• [Was zu tun ist]:
1. In wie vielen Vorträgen werden den Teilnehmern laut dem Text über die Hörsystemversorgung die Möglichkeiten einer zukunftsfähigen Versorgung vermittelt?
2. Führen Sie den Text über die Vorträge zur Hörsystemversorgung im Anschluss an seinen letzten Satz weiter.

• [Vorliegender Text]:
Der Donnerstag gibt Einblick in die aktuellen technologischen Errungenschaften der Industrie. Die Möglichkeiten einer zukunftsfähigen Hörsystemversorgung werden den Teilnehmern in acht verschiedenen Vorträgen vermittelt. Es geht dabei um die Frage, ob besseres Richtungshören ohne Richtmikrofon möglich ist. Sprach-verstehen und Sprachverständlichkeit werden unter die Lupe genommen. Es gibt neue Einblicke in eine besondere Hördimension und zwar im Hinblick auf Kognition und variable Kompression und es geht um kognitive Screeningverfahren. Smart Hearing ist ohne Frage der Zukunftstrend, doch welche audiologischen Hintergründe gibt es dazu und welchen Nutzen haben sie im Alltag? Wie lassen sich externe Technologien in bestehende Pro-gramme integrieren, sodass ein Streaming in Echtzeit möglich ist?

• [Gegebene Daten]:

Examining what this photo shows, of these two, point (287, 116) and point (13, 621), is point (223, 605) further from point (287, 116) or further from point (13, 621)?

* * *

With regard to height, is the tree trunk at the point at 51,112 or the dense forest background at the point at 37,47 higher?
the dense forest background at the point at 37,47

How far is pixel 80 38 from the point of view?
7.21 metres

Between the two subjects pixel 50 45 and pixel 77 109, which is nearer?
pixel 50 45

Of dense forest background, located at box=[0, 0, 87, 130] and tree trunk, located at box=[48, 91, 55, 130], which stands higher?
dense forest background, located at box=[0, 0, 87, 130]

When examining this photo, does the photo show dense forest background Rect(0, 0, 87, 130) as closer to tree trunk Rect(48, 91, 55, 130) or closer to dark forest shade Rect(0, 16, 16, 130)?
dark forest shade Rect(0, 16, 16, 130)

---

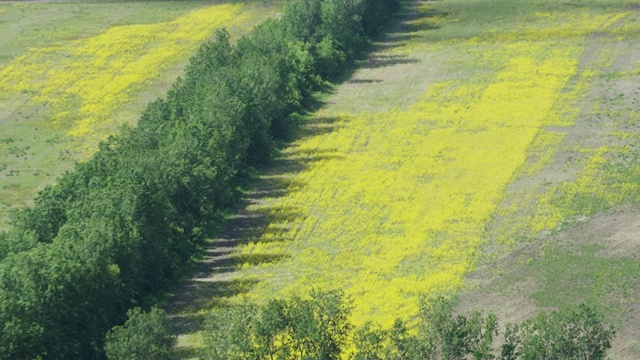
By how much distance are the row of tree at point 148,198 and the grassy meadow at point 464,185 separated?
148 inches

• [Lösungen]:
1. In acht verschiedenen Vorträgen.

2.
Sebastian Best aus Erlangen spricht zum Thema „Klangwahrnehmung der eigenen Stimme: Natürlichkeit durch eine neuentwickelte Analysemethode“. Traditionelle Hörgeräte sind in Kommunikationssituationen darauf optimiert, Sprache in verschiedenen Situationen verstehbar zu machen. Nun ist der nächste Entwicklungs-schritt erfolgt: Hörgeräte sorgen dafür, dass auch die Wahrnehmung der eigenen Stimme angenehmer und damit die Barriere, am sozialen Geschehen teilzunehmen, signifikant kleiner wird. Der Vortrag gibt einen Überblick darüber, warum die eigene Stimme für viele so unbekannt klingt und wie diese erstmalig in Hörsystemen eingesetzte Technologie dabei hilft, das Natürlichkeitsempfinden des Kunden effektiv zu steigern. Dabei werden Studien vorgestellt, die untersuchen, welchen Einfluss dieser neue Algorithmus auf das Sprachverstehen, das Kommunikationsverhalten und die Akzeptanz von Hörgeräten hat.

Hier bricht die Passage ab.